### SHORT EXERCISE
Reproduce the lines below, replacing "blurred background" with "out-of-focus background" and leaving everything else untouched.

+++ RECORDS TO USE

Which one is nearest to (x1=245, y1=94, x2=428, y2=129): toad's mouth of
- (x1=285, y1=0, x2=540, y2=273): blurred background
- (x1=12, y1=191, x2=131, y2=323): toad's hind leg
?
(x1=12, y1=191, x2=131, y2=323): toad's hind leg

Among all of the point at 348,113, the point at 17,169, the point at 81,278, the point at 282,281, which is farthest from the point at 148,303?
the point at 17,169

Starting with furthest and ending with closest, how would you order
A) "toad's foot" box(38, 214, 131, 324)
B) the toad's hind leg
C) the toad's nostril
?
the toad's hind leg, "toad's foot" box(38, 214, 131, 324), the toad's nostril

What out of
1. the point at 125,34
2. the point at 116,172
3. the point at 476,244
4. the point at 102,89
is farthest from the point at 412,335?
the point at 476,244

++++++

### WRITTEN SOLUTION
Which one is nearest to (x1=245, y1=94, x2=428, y2=129): toad's mouth of
- (x1=285, y1=0, x2=540, y2=273): out-of-focus background
- (x1=12, y1=191, x2=131, y2=323): toad's hind leg
?
(x1=12, y1=191, x2=131, y2=323): toad's hind leg

Among all of the point at 348,113, the point at 17,169, the point at 81,278, the point at 282,281, which is farthest from the point at 148,303?
the point at 17,169

Starting with furthest and ending with closest, how would you order
A) "toad's foot" box(38, 214, 131, 324)
B) the toad's hind leg
C) the toad's nostril
?
the toad's hind leg, "toad's foot" box(38, 214, 131, 324), the toad's nostril

What out of
1. the point at 125,34
2. the point at 116,172
3. the point at 476,244
4. the point at 102,89
is farthest from the point at 412,335?
the point at 476,244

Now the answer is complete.